Jamie Lynn Spears's tot saga is really shaping up to be 2008's answer to the onion-layers complexity of big sis's 2007 mental breakdown. Newest development: the dad might not be fellow recent-driver's-license-acquirer Casey Aldridge, but an exec at the kiddie net Nickelodeon, according to a Star magazine report:
The father of Jamie Lynn Spears baby is NOT boyfriend Casey Aldridge, according to shocking reports from the U.S.
News that Britney's sister was pregnant at 16 - under the legal age for sex in the U.S. - forced 18-year-old Casey into hiding.
But now Star magazine insists that the teenager may not be the dad - and that Spears' friends and family think it is an older man who would face statutory rape charges.
Friends have said that Jamie Lynn was no longer even seeing Casey - and family members told Star that they believe the real father is a much older executive at her children's TV show Zoey 101.
Don't write it off; this story just might be Star's Watergate.
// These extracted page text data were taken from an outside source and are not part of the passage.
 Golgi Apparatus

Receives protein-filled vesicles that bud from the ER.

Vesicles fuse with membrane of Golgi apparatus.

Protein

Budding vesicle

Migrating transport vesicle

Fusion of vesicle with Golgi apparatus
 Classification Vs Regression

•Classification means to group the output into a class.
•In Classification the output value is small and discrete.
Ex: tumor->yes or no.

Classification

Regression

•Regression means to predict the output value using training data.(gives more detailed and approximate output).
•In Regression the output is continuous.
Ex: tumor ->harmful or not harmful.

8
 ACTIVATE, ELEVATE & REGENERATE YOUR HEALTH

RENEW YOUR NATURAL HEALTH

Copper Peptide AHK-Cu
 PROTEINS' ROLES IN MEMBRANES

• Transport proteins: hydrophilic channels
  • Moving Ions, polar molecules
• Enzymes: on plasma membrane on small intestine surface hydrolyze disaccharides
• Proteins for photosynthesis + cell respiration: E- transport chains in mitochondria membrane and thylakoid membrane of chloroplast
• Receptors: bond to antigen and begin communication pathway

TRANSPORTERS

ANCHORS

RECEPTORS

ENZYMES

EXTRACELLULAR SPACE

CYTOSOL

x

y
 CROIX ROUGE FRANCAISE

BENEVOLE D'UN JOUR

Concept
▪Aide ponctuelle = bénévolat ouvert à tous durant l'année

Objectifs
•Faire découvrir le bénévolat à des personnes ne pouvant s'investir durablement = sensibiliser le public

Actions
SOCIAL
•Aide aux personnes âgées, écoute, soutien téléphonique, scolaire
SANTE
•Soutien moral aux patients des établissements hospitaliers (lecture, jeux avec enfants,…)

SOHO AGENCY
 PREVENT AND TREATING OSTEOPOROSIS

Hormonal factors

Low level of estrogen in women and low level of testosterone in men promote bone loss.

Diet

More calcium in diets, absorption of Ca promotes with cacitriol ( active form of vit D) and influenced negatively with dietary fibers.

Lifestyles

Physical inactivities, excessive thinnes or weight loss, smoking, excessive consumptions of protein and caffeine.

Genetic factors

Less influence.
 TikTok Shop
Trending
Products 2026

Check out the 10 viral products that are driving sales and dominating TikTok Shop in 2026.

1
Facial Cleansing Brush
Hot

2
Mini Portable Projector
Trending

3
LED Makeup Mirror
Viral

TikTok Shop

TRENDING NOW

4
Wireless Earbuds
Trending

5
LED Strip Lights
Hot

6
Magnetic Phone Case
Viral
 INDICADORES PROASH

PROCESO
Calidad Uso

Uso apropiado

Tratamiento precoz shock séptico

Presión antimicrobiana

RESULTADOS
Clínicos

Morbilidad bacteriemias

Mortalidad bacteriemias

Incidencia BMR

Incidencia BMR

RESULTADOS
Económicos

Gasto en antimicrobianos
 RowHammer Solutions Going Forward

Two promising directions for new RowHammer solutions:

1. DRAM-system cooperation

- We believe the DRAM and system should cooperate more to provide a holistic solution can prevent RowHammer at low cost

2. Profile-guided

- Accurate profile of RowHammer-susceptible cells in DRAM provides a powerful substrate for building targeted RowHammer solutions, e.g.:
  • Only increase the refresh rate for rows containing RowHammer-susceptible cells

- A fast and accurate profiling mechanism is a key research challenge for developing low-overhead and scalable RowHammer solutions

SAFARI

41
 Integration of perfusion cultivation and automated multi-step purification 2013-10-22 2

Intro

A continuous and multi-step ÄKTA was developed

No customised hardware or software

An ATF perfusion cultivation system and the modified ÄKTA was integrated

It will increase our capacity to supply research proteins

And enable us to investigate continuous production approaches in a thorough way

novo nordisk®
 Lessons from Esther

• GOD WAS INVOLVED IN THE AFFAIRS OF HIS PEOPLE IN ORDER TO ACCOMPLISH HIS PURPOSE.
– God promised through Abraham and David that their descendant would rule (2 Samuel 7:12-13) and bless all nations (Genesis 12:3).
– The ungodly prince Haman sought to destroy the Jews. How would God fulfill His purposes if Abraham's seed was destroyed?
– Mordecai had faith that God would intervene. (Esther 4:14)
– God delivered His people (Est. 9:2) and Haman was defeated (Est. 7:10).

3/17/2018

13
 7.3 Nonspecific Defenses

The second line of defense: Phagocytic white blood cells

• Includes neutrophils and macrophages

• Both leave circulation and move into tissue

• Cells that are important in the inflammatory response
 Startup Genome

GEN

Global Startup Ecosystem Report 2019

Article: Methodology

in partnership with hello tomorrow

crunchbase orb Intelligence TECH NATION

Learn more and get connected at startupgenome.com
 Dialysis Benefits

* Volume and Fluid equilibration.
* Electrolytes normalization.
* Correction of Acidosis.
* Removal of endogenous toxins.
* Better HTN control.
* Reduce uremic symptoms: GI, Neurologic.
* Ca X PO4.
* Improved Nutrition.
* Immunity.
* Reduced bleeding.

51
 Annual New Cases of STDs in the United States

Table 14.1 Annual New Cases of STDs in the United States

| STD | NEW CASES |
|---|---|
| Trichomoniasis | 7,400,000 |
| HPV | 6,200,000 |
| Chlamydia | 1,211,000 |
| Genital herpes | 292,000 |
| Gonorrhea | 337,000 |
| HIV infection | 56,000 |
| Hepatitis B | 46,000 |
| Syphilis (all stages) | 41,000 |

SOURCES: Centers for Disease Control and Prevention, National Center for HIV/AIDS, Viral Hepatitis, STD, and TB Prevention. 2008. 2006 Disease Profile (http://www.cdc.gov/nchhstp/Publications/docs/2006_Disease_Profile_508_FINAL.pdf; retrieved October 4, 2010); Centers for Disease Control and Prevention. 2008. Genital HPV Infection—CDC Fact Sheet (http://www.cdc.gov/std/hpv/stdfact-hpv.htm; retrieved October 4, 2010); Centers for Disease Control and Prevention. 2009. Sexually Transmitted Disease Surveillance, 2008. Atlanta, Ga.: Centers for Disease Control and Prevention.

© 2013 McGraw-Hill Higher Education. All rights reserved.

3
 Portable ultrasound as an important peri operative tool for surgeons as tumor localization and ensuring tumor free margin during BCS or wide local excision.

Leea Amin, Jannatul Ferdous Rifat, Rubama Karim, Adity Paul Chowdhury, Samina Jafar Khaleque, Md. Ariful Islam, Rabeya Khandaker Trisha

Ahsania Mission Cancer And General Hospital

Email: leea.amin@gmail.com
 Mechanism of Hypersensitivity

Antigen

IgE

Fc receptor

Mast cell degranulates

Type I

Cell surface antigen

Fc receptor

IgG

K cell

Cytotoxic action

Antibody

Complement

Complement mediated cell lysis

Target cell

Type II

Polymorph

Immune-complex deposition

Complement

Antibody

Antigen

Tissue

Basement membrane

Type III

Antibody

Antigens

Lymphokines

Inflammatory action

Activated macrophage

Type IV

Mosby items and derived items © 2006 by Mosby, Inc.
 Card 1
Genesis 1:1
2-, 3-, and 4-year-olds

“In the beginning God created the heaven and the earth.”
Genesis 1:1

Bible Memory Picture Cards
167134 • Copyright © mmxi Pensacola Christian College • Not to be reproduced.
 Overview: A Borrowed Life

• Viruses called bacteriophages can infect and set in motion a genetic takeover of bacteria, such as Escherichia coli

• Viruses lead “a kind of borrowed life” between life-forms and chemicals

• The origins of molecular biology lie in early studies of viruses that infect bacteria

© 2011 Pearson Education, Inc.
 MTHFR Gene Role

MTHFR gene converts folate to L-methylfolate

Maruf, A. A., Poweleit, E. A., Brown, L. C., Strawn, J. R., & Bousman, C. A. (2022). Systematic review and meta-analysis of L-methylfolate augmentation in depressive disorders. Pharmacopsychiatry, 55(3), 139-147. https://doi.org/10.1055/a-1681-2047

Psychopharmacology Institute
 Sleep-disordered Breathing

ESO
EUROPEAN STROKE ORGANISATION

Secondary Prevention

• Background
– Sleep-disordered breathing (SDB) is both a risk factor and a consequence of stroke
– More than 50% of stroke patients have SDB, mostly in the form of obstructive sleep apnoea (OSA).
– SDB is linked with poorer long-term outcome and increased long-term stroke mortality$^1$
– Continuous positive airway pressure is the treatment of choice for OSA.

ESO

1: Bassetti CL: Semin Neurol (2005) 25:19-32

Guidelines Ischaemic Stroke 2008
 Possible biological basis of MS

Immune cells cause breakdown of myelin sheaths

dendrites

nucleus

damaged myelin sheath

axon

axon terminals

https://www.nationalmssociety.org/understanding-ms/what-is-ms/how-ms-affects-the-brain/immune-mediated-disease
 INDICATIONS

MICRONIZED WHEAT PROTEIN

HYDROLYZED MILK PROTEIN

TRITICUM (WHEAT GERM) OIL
They're covering it from all angles, most laughably with this Manichean poll ("Are you appalled or do you applaud Jamie Lynn's pregnancy?") so blatant in its attempt to produce weighted percentages (shock of shocks, "86% of poll voters were 'appalled'") that it makes the average GOP lackey-penned push poll ("Would you be less likely to vote for Barack Obama if you knew he once buried a still-living Girl Scout?") seem fair by comparison.